During his career, Serrano honed his skills in his native New York during the ’70s with a specialty in Afro-Cuban music, among many other genres that he mastered and that made him a favorite among salsa legends like Lavoe and Palmieri.
Serrano, whose parents hail from Puerto Rico, was a Fania recording artist and worked on the Son Primero album on the Montuno label with Rene Lopez and the late Dave Valentin, said Lane, a veteran music entrepreneur.
“Alberto was one of those guys who could play music properly,” says Felix Sanabria, another musician friend who grew up in New York with Serrano. “He played Afro drums, the tumbadora and the quinto. We were called the Quinto kids. At one point Eddie Palmieri gave younger guys a chance to play and Alberto was one of them.”

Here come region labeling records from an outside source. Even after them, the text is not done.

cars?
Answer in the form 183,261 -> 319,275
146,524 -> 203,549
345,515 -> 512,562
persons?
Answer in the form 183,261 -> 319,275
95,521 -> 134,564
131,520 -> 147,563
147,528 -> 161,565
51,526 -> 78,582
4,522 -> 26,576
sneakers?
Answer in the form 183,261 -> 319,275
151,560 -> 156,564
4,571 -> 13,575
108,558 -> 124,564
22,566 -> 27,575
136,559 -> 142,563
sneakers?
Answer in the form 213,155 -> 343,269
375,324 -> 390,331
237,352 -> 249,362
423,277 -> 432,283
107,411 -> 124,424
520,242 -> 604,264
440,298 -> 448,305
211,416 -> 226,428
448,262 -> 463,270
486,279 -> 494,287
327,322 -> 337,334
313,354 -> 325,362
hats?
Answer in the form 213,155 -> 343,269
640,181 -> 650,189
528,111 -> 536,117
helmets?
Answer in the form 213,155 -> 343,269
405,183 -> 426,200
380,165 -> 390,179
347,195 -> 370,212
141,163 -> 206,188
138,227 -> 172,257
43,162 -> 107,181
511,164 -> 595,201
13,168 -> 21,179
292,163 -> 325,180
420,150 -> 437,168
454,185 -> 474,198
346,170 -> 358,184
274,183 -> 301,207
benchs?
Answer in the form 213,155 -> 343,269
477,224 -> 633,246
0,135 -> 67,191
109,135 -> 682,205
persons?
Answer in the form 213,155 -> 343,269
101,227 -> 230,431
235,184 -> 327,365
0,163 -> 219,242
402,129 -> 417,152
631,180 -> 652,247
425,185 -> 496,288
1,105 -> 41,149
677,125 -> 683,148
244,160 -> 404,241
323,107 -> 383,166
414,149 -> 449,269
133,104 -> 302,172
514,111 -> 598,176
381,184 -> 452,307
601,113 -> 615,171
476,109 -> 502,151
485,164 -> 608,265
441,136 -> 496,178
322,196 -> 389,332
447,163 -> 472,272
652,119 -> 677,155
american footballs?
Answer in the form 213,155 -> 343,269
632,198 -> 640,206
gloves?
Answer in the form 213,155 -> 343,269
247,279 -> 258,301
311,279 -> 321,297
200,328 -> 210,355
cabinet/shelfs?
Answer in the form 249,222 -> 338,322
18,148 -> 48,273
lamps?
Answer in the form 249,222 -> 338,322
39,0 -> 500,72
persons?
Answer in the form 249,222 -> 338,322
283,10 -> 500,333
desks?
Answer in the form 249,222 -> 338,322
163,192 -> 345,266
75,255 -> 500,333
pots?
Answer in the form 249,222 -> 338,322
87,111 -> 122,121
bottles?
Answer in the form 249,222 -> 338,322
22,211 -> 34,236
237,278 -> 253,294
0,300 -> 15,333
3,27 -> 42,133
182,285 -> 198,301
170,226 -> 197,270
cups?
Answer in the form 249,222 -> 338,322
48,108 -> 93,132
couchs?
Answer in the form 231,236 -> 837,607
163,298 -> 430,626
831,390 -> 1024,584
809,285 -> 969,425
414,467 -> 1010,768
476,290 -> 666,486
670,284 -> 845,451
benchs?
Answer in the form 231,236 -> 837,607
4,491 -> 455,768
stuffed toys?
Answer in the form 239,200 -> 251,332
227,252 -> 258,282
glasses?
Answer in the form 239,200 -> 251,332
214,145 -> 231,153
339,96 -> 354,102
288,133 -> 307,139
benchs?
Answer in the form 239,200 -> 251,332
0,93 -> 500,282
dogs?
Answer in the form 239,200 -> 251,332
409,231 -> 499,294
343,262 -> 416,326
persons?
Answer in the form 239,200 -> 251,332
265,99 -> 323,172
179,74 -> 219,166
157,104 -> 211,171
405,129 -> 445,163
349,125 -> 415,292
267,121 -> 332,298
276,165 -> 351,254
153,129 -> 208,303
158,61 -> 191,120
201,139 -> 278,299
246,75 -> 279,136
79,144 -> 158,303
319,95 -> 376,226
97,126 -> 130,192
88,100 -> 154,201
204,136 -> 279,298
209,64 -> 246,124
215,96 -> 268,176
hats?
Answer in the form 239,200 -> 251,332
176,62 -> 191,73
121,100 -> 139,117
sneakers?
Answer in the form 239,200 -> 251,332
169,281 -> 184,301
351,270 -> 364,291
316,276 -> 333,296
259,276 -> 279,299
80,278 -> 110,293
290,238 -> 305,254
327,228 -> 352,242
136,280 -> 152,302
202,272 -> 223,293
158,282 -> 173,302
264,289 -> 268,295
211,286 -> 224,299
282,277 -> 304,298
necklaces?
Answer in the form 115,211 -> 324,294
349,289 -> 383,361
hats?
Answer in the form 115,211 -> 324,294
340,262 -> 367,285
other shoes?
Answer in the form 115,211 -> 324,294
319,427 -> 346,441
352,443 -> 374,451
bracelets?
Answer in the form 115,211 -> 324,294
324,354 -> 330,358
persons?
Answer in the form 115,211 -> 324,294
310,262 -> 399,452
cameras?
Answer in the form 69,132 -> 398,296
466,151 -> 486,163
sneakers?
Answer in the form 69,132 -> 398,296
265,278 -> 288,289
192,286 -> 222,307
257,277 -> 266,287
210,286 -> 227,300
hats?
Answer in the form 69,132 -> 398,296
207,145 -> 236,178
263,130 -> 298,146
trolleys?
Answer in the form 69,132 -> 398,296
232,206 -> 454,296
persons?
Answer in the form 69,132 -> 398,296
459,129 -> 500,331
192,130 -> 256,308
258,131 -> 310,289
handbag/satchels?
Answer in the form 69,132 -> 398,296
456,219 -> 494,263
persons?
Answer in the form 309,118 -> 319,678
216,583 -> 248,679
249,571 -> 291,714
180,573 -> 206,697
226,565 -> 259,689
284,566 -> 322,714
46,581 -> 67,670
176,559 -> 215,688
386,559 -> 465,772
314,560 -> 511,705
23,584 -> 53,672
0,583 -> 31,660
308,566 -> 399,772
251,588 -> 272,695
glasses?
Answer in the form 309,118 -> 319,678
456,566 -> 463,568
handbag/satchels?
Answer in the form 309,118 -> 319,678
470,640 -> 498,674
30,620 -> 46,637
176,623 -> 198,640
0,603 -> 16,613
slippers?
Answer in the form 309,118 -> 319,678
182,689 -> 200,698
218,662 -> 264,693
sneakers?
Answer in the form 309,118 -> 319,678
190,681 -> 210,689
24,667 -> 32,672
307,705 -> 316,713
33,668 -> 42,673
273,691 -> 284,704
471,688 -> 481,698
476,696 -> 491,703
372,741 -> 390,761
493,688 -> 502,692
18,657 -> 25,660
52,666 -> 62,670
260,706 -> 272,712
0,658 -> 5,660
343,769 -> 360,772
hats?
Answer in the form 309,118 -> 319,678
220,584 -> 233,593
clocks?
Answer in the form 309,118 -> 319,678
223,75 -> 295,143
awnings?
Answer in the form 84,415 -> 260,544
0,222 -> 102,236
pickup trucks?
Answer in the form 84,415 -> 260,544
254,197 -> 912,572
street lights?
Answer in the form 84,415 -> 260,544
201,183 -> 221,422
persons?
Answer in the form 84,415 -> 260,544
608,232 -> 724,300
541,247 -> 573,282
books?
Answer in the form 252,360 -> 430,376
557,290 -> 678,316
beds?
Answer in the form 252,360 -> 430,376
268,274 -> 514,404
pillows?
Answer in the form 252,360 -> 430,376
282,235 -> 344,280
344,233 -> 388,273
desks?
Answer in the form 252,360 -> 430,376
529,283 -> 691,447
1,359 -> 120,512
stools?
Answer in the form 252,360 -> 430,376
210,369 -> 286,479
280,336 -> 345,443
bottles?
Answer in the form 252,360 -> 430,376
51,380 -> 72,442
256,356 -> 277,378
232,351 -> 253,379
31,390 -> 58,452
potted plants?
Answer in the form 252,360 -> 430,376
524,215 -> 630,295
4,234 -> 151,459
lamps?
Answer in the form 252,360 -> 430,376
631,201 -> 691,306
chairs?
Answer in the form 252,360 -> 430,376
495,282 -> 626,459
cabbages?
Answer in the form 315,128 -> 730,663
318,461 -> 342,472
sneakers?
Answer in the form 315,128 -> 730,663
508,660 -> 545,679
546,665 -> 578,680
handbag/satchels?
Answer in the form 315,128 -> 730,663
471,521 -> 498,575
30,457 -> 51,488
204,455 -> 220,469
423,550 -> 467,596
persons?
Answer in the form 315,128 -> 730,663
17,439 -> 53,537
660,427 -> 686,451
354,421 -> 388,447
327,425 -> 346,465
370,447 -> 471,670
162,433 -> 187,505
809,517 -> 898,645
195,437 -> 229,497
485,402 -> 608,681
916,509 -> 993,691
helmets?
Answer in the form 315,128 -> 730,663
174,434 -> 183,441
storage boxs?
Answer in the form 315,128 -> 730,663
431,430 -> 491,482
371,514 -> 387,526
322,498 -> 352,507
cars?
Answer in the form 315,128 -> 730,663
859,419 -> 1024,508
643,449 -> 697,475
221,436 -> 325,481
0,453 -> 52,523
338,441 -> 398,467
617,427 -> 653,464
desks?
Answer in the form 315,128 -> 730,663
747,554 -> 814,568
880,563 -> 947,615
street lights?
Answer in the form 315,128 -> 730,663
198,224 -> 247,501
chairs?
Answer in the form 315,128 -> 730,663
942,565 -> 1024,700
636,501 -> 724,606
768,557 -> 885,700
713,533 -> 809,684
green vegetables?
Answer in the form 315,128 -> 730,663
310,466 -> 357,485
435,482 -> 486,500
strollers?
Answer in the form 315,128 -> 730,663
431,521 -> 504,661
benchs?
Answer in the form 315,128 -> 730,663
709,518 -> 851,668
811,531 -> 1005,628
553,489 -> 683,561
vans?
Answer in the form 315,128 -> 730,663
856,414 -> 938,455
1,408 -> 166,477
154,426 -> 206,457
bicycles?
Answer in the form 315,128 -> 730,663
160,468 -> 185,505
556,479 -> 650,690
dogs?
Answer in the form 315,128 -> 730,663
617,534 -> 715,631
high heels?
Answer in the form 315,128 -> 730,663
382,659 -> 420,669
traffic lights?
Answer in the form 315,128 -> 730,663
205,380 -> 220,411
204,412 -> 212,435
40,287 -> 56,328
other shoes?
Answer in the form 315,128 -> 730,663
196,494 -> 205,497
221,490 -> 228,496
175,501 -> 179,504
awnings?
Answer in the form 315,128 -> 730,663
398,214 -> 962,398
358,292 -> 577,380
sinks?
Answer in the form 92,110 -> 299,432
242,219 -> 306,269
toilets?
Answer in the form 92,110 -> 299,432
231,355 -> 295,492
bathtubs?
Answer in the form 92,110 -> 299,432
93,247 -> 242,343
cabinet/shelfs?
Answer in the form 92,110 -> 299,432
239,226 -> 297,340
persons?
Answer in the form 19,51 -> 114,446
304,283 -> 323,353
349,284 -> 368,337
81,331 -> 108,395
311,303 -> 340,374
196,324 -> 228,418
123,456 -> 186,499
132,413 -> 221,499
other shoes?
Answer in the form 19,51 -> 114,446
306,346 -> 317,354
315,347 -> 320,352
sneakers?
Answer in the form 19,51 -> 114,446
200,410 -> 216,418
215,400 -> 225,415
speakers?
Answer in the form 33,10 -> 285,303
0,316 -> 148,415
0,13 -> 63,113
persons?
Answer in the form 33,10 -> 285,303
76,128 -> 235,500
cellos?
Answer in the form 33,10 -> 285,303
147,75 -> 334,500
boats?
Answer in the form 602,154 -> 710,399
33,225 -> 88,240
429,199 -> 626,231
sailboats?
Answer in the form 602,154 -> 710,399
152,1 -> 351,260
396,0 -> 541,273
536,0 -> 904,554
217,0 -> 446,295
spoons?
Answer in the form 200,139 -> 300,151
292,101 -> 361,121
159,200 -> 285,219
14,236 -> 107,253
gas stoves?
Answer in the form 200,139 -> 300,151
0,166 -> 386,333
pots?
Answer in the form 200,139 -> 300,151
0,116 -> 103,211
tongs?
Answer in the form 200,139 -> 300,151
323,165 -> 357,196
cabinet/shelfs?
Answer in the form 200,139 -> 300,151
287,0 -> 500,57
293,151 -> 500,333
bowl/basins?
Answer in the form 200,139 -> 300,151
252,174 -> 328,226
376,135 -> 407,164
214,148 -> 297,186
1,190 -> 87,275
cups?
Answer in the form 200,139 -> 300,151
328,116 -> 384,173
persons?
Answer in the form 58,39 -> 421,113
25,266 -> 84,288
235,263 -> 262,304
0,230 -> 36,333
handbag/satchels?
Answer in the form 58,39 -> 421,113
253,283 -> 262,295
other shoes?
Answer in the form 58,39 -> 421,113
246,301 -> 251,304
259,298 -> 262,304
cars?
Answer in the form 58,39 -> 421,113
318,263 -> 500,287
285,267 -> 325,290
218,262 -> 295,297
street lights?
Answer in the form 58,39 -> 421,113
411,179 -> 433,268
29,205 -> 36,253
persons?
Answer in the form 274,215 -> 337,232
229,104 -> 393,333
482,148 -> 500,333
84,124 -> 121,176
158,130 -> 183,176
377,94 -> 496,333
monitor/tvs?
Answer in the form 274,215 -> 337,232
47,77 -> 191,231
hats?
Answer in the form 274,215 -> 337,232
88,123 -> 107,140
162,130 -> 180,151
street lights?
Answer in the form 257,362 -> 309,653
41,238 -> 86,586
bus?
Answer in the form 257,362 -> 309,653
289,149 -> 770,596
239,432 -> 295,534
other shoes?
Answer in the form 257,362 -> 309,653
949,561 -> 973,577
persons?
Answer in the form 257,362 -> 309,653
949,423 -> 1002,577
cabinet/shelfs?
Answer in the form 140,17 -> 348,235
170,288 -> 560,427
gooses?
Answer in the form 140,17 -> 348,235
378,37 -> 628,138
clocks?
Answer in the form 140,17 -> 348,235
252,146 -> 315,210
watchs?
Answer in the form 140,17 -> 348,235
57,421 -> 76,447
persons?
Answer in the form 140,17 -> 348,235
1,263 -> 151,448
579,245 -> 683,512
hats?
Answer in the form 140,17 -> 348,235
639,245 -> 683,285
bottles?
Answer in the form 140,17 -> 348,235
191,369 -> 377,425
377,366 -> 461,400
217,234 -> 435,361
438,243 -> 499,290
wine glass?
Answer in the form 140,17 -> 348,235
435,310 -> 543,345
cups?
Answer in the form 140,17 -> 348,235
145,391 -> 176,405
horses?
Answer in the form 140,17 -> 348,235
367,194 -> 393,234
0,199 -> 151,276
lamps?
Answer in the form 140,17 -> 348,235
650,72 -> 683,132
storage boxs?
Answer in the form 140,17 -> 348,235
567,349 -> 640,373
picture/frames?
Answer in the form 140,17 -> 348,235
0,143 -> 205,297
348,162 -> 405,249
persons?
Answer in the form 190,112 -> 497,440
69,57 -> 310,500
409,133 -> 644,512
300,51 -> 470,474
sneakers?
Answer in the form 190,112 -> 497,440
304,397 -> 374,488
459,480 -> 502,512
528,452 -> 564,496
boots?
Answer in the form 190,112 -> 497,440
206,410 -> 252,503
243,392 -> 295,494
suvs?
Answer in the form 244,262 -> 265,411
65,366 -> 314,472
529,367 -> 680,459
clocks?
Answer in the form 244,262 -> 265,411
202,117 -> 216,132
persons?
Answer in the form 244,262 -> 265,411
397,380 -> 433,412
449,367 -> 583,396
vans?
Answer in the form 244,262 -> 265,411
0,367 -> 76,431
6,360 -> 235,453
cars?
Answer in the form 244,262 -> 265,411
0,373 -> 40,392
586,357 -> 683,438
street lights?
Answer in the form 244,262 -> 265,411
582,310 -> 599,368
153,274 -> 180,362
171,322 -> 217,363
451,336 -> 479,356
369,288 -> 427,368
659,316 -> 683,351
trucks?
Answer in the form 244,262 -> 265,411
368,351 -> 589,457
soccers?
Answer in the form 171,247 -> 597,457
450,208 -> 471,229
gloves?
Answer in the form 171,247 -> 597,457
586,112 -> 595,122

Friends and family said that through the years Serrano’s body received injuries when he was working jobs outside of music, including as a lock smith. Serrano was also drum craftsman, Lane said and added that they were even making plans to build a new business.
Victoria Serrano says that her son also had severe back problems and often he’d tell her that he didn’t know how to cope with them, even with the help of medications. He also never liked telling his mom about any challenges in his personal life because he didn’t want to worry her.
“I always told him, ‘Papi, I live for you. Any problem you have I am here for you,'” she said. “He suffered quietly. He never let me know about his problems. He was a model son and we shared so many good memories together.”
Serrano is survived by his mother Victoria Serrano; father Dionisio Serrano and daugther Rocio Serrano.